— PROBLEM DESCRIPTION —
Exact duplicates of all the records are needed.
───── AVAILABLE DATA
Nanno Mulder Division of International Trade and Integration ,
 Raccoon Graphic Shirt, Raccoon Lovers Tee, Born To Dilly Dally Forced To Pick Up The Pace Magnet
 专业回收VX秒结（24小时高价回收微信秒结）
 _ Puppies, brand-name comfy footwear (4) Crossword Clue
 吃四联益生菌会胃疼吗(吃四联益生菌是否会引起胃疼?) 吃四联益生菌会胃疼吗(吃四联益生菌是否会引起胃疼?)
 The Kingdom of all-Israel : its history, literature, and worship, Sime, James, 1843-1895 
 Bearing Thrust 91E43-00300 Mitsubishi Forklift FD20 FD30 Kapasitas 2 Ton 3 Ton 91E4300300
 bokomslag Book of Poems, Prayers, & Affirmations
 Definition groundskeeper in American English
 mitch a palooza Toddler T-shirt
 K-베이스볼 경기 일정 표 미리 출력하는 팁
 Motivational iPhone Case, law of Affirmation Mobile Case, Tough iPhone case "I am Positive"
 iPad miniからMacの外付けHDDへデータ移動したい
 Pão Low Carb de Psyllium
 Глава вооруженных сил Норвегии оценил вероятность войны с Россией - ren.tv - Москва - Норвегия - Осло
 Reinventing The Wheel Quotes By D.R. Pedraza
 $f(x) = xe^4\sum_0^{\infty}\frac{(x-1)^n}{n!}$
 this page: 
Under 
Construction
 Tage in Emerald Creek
──────────
— SOLUTION FOR THIS EXERCISE —
Nanno Mulder Division of International Trade and Integration ,
 Raccoon Graphic Shirt, Raccoon Lovers Tee, Born To Dilly Dally Forced To Pick Up The Pace Magnet
 专业回收VX秒结（24小时高价回收微信秒结）
 _ Puppies, brand-name comfy footwear (4) Crossword Clue
 吃四联益生菌会胃疼吗(吃四联益生菌是否会引起胃疼?) 吃四联益生菌会胃疼吗(吃四联益生菌是否会引起胃疼?)
 The Kingdom of all-Israel : its history, literature, and worship, Sime, James, 1843-1895 
 Bearing Thrust 91E43-00300 Mitsubishi Forklift FD20 FD30 Kapasitas 2 Ton 3 Ton 91E4300300
 bokomslag Book of Poems, Prayers, & Affirmations
 Definition groundskeeper in American English
 mitch a palooza Toddler T-shirt
 K-베이스볼 경기 일정 표 미리 출력하는 팁
 Motivational iPhone Case, law of Affirmation Mobile Case, Tough iPhone case "I am Positive"
 iPad miniからMacの外付けHDDへデータ移動したい
 Pão Low Carb de Psyllium
 Глава вооруженных сил Норвегии оценил вероятность войны с Россией - ren.tv - Москва - Норвегия - Осло
 Reinventing The Wheel Quotes By D.R. Pedraza
 $f(x) = xe^4\sum_0^{\infty}\frac{(x-1)^n}{n!}$
 this page: 
Under 
Construction
 Tage in Emerald Creek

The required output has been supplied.